Bends in the Mara River
What you need to know:
- The Club has all the amenities you would expect from a luxury hotel and staff as attentive as I have experienced anywhere in the world.
- It’s the private deck that makes the Club stand out – or rather enables you to sit out and experience the magic of the river.
I was reading myself to sleep, when three times the lion roared. Loud. Defiant. Challenging. My wife, Lut, and I were in a tent of the Fairmont Mara Safari Club on the bank of the Mara River, and I had been thinking of the challenge our son, Jan, would be facing in the morning, as he pitted himself against the 50 kilometres of the UltraMARAthon to be run over three of the Mara’s conservancies.
For me, the challenge of doing the 500 steps between our tent and the dining room was challenge enough. But, having seen Jan’s chilly start only 30 minutes beyond dawn, Lut and I would be returning for a sumptuous breakfast at the Fairmont Club. So, to the whooping calls of a hyena, I smiled, warmed my feet on the hot water bottle, and snuggled down to sleep.
The Club has a magnificent position, where the Mara River bends and bends back on itself. At breakfast that first morning, we had a table on a wide terrace beside the river. The early morning clouds were already burning off, but we were shaded from the sun by a spreading fig tree.
There were a couple of hippos enjoying the cool water of the river below us. A grey-headed kingfisher was eyeing the ripples and, somewhere in the distance, an emerald-spotted wood dove was calling.

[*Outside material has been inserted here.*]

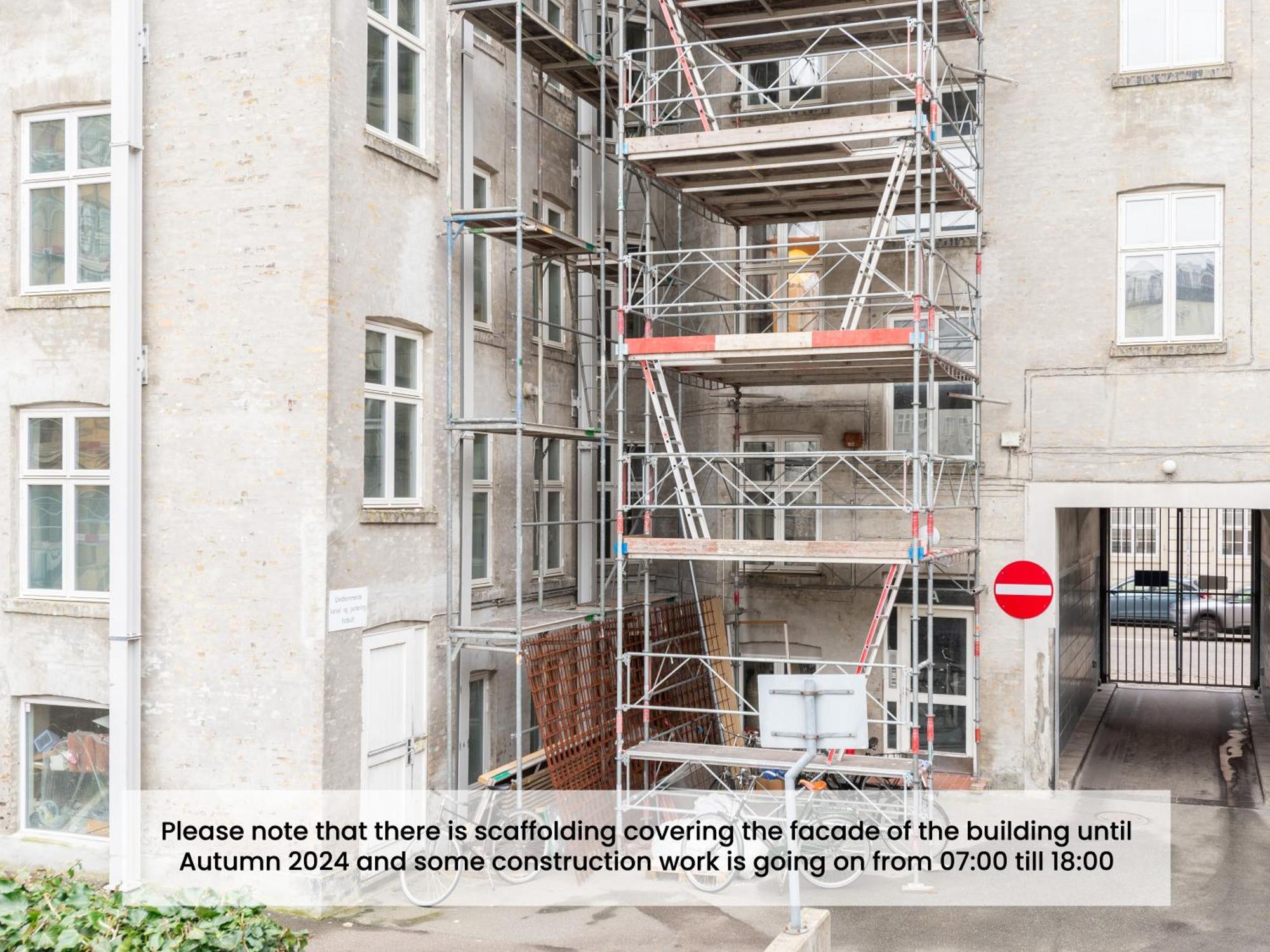 Sanders Stage - Enchanting Four-Bedroom Apartment Near Nyhavn København Ngoại thất bức ảnh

Inside, the Club has all the amenities you would expect from a luxury hotel – comfortable lounges, a dining room with a variety of well-presented dishes, a well-stocked bar – and staff as attentive as I have experienced anywhere in the world.
You can swim in the garden pool; you can have a massage in your tent. There was a TV discretely placed in a small lounge. So on Sunday evening I was able to sneak there on my own and watch the F1 in Saudi Arabia – the craziest of all this year’s unrelenting contests between Hamilton and Verstappen.

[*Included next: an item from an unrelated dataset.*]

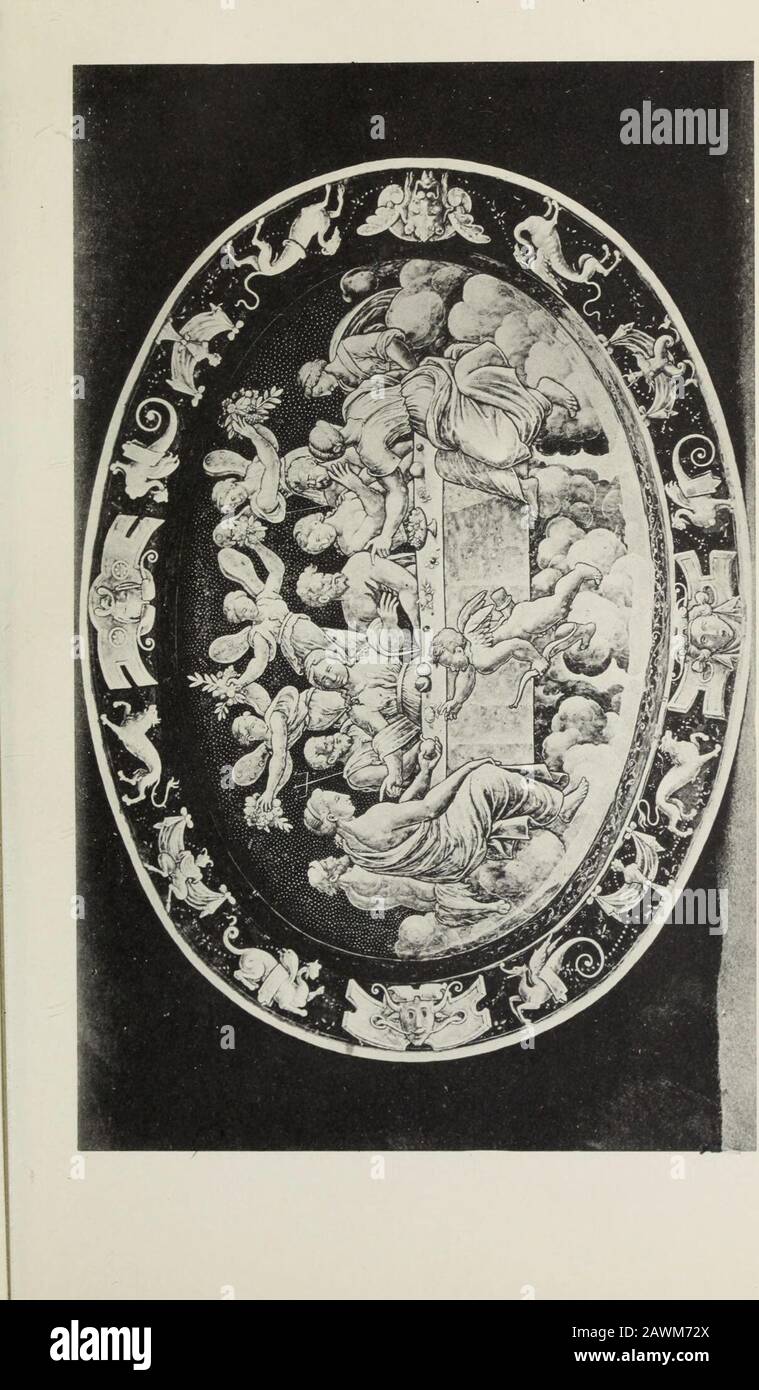 Memoriali di Christie's : un record di vendite d'arte dal 1766 al 1896. Più di Nish, firmato, datato 1594 (ma il consiglio non ha seduto till1604), 81 X 105, 2.400 guineas (PortraitGallery Nazionale). XI Old Japan Lac: Un paio di vasi, coperture, con edifici, uccelli e piante in terra nera goldon, montato con serpenti intrecciati oformolu, 200 guineas; un finissimo forziere oblungo, con un grande paesaggio, edifici, alberi e un fiume, uccelli e figure in primo piano, montato simile il fronte e le estremità e all'interno del coperchio, intarsiato conmadreperla-madre, 54 x 27, 650 guineas. OrientalObjects of Art Foto Stock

Viewing deck on the river bank
Some years ago, I wrote an article expressing my disappointment at what Fairmont had done to the Norfolk Hotel in Nairobi. The interior décor was splendid, but the Delamere Terrace was no longer open to the street. Like the Stanley Hotel’s Thorn Tree pavement café, the Norfolk’s Terrace used to be a favourite meeting place for people of the city as well as for tourists. But then the Westgate bombing happened. It was no longer possible for the big hotels to have such an easy interface with the city.
However, Fairmont has found a way with its Mara Safari Club to have a better interface with its surrounding wildlife than any other largish lodge or camp has in the Mara or in any of Kenya’s game reserves or conservancies.

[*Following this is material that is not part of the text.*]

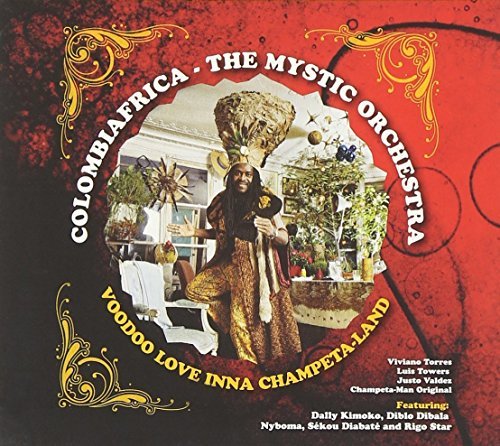 Colombiafrica-Mystic Orchestra/Voodoo Love Inna Champeta Land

The key feature is the viewing deck on the river bank that every one of the tents has. The tents are fairly standard for luxury safari camps. They have electricity for the lights; they have hot water for the basins and showers.
But it is the private deck that makes them stand out – or, rather enables you to sit out and experience the magic of the river, with its hippo and crocodile residents and its amazing variety of birds. As one guest wrote in, ‘I have never been so connected to nature.’
The Club is in the Ol Choro Conservancy of the Masai Mara. We drove across it and the two other north-eastern conservancies a few times. All the plains games are there – herds of zebra, wildebeest and gazelles. There are elephants and giraffes; there are lions and leopards. There are no herds of minibuses.
Oh, yes, Jan did finish all the 50 kilometres. To paraphrase Sam Mussabini, the athletics coach in the film, Chariots of Fire: ‘It wasn’t the prettiest run I have ever seen, but it was certainly the bravest.’